Wil Haygood. Knopf, $32.50 (416p) ISBN 978-0-307957-19-1

Haygood (The Butler) effectively uses the 1967 Senate confirmation hearings for Thurgood Marshall’s barrier-breaking nomination to the Supreme Court as the framing device for a biography of this pioneering American. Marshall, who became the first African-American to serve as a Supreme Court justice, had previously enjoyed a remarkable career as a civil rights advocate, and Haygood provides details of his legal triumphs in an accessible way, along with a moving account of his upbringing in Baltimore, where he directly experienced the cruel injustices of segregation.

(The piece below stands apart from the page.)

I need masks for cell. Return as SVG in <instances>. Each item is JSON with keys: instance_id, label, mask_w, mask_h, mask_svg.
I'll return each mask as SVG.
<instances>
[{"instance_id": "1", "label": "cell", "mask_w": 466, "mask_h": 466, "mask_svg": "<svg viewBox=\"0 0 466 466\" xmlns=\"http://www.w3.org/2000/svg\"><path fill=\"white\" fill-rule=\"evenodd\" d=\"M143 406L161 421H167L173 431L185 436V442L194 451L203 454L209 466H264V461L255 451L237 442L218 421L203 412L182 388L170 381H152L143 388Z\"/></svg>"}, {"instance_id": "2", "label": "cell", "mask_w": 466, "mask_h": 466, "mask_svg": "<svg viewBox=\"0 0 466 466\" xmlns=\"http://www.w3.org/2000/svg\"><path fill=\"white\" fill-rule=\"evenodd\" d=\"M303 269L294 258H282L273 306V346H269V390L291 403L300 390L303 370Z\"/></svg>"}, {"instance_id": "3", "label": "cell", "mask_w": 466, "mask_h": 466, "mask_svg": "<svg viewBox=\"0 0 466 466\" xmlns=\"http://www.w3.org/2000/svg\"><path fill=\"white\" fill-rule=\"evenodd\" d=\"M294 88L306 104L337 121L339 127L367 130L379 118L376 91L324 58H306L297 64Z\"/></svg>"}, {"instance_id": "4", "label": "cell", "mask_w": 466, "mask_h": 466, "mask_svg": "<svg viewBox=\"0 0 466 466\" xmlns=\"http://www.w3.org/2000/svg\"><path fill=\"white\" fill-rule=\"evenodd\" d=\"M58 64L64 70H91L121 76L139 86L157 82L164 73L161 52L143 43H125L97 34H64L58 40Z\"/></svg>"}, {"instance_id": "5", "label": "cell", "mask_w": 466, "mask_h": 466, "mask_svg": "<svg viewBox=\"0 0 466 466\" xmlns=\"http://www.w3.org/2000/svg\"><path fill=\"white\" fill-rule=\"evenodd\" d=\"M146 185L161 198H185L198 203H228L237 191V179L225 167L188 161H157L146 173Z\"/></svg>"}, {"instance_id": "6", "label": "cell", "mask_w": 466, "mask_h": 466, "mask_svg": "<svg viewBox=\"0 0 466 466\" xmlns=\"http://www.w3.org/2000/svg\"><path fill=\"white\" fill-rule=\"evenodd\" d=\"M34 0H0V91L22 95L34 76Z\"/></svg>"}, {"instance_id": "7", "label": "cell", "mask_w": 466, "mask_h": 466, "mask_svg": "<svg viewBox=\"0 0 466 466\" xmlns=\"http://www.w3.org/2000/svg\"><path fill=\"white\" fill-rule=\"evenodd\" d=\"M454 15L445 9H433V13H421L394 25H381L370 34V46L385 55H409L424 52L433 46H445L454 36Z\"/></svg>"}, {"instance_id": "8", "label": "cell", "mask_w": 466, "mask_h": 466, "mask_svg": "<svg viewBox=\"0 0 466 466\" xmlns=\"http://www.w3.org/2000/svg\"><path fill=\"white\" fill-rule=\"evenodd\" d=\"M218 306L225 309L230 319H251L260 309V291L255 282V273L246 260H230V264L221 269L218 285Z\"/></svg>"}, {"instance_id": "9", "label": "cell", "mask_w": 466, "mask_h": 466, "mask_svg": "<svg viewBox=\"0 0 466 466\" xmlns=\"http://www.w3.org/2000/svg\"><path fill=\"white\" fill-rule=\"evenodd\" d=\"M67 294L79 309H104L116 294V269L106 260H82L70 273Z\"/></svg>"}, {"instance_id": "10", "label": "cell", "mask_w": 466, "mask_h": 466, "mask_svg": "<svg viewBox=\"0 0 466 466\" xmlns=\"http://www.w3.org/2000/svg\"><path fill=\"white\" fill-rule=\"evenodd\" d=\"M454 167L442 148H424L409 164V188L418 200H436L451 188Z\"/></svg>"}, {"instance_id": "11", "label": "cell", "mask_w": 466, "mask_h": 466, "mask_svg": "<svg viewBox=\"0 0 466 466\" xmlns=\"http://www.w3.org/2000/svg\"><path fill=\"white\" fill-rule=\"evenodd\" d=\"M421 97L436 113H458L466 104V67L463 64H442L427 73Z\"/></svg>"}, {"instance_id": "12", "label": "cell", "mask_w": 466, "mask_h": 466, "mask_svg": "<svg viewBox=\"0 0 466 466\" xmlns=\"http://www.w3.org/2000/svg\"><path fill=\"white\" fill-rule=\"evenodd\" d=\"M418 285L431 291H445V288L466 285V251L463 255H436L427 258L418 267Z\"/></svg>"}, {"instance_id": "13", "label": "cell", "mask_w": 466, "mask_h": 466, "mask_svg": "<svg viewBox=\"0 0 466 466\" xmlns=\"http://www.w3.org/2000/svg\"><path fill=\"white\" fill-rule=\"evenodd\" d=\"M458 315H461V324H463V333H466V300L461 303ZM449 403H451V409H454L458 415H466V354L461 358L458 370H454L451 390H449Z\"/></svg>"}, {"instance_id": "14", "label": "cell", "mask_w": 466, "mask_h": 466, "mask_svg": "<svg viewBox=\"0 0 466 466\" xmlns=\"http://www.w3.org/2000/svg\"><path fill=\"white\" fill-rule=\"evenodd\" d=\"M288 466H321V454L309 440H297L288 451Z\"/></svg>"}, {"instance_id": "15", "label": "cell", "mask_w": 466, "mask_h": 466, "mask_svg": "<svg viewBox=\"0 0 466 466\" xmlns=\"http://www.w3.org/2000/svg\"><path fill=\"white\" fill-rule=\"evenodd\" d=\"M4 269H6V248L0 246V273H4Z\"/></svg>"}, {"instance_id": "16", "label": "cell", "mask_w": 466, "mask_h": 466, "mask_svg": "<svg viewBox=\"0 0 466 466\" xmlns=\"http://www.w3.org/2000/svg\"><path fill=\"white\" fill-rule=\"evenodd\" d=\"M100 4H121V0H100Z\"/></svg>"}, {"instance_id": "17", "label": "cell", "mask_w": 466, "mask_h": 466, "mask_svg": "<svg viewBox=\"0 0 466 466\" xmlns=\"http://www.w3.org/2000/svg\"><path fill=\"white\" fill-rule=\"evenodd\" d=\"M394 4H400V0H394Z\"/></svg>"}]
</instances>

In between the flashbacks to Marshall’s life before July 1967, when he received President Johnson’s nomination, Haygood paints well-rounded portraits of the powerful Southern Democrats on the Senate Judiciary Committee, such as John McClellan and James Eastland, who fought bitterly to keep the Supreme Court lily-white. The behind-the-scenes look at the hard-fought battle that Lyndon Johnson and his supporters waged on Marshall’s behalf creates suspense, even though readers will already know of their ultimate success. This is the definitive account of the life of a major American hero who deserves wider recognition. Agent: Esther Newberg, ICM. (Oct.)